Wobbling my way into the hospital room, I was excited to finally meet my beautiful baby girl, Sydnee! I hopped up onto the bed (okay, maybe I didn’t hop), the on-call doctor placed the heart monitor on my belly, and with zero compassion, she told me my baby didn’t have a heartbeat. My world stopped. Everything I was so angry about that night faded away. Nothing else mattered.
So there I sat, healing from one of the most devastating experiences of my life and I couldn’t find anybody to blame. I was in uncharted territory. I couldn’t blame myself, I was a first time mom who had no idea what to expect before giving birth. I couldn’t blame Eric, what could he have possibly done to cause the umbilical cord to accidentally restrict Sydnee’s breathing. I couldn’t blame my doctor, I was in his office weekly and everything checked out when I was there. I couldn’t even blame God because, at that point in my life, I didn’t believe in God. For the first time in my life I was forced to consider that placing the blaming on others was just a series of stories I told myself to justify my bad behavior.

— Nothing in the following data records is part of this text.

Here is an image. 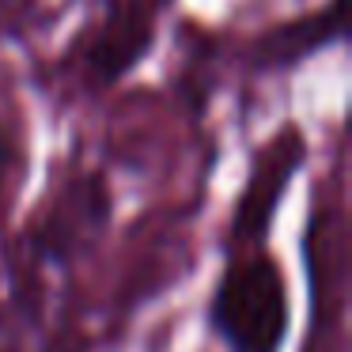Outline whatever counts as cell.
Here are the masks:
<instances>
[{"label": "cell", "mask_w": 352, "mask_h": 352, "mask_svg": "<svg viewBox=\"0 0 352 352\" xmlns=\"http://www.w3.org/2000/svg\"><path fill=\"white\" fill-rule=\"evenodd\" d=\"M114 220V186L95 167H76L42 197L23 231V250L34 269H69L107 239Z\"/></svg>", "instance_id": "cell-2"}, {"label": "cell", "mask_w": 352, "mask_h": 352, "mask_svg": "<svg viewBox=\"0 0 352 352\" xmlns=\"http://www.w3.org/2000/svg\"><path fill=\"white\" fill-rule=\"evenodd\" d=\"M69 0H0V42L27 38L34 31H46Z\"/></svg>", "instance_id": "cell-6"}, {"label": "cell", "mask_w": 352, "mask_h": 352, "mask_svg": "<svg viewBox=\"0 0 352 352\" xmlns=\"http://www.w3.org/2000/svg\"><path fill=\"white\" fill-rule=\"evenodd\" d=\"M175 0H95L69 54V76L80 87H114L155 46L160 19Z\"/></svg>", "instance_id": "cell-3"}, {"label": "cell", "mask_w": 352, "mask_h": 352, "mask_svg": "<svg viewBox=\"0 0 352 352\" xmlns=\"http://www.w3.org/2000/svg\"><path fill=\"white\" fill-rule=\"evenodd\" d=\"M344 34V0H322L314 8L280 19L276 27L261 31L250 46V57L261 72H288L314 57L318 50L341 42Z\"/></svg>", "instance_id": "cell-5"}, {"label": "cell", "mask_w": 352, "mask_h": 352, "mask_svg": "<svg viewBox=\"0 0 352 352\" xmlns=\"http://www.w3.org/2000/svg\"><path fill=\"white\" fill-rule=\"evenodd\" d=\"M303 160H307V137L296 122L280 125V129L254 152V163L243 178L235 208H231L228 246L265 243L269 228H273V216L284 201V190H288L292 178L299 175Z\"/></svg>", "instance_id": "cell-4"}, {"label": "cell", "mask_w": 352, "mask_h": 352, "mask_svg": "<svg viewBox=\"0 0 352 352\" xmlns=\"http://www.w3.org/2000/svg\"><path fill=\"white\" fill-rule=\"evenodd\" d=\"M208 329L228 352H284L292 333V288L265 243L228 246L208 296Z\"/></svg>", "instance_id": "cell-1"}]
</instances>
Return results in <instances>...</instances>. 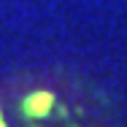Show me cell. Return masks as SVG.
<instances>
[{
	"instance_id": "1",
	"label": "cell",
	"mask_w": 127,
	"mask_h": 127,
	"mask_svg": "<svg viewBox=\"0 0 127 127\" xmlns=\"http://www.w3.org/2000/svg\"><path fill=\"white\" fill-rule=\"evenodd\" d=\"M0 127H8V116H5V105L0 103Z\"/></svg>"
}]
</instances>
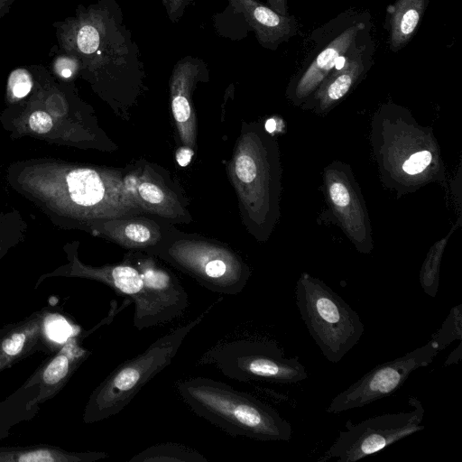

With nobody to blame, I had no other option but to look in the mirror. For instance, when I thought about how Eric didn’t make me happy, it finally dawned on me that maybe my mother was right when she told me that nobody had the power to make me happy or unhappy; that was my job. When I blamed him for not making enough money, and I looked in the mirror, I realized that we didn’t have enough money because I wasn’t working and I was over spending. When I blamed him for working too much, I realized he was doing so because I put so much pressure on him to make money. When I blamed him for not telling me he loves me enough, it became clear that it was me who wasn’t loving me enough; I was not taking very good care of myself.
As I started to turn all of these thoughts around, I began to see how everything I put on Eric was just him lovingly holding up a mirror for my benefit so I could see all of the things that were getting in the way of living my life to the fullest. Instead of berating Eric, I should have been thanking him, because the truth is, Eric was a loving, caring man, who only wanted to make me happy. And yet, I made it impossible for him to do the very thing I demanded from him. I didn’t love myself, and as a result, it was impossible for me to recognize love coming from him.
Once I made it my job to love myself, I no longer felt the need to blame Eric. Taking responsibility for my own shtick, rather than blaming, is the very thing that brings me peace. I know that every single thing that comes into my life is for my benefit to help me grow, not something that happens to me. It is within each of these experiences, that the universe is actually conspiring to help me grow to my fullest potential, whether I like it or not.
Tragedy isn’t the only road to peace, however, one does need to be willing to look in the mirror to get to the truth in order to find peace. Ironically, for me it wasn’t until after I lost my daughter, a heartbreaking experience, that I could see that I was responsible for everything in my life. Losing Sydnee brought me to my knees, and then to peace – one of the many gifts she left behind.
These days when I find myself starting to blame somebody else, I take a few deep breaths, look in the mirror and think to myself “Why is this situation/person in my life?” “What are they here to teach me?” Once I turn it around in my mind, I no longer feel the need to blame, and I place my attention on learning and growing. I can’t say it’s always easy, but with each experience the next one becomes easier.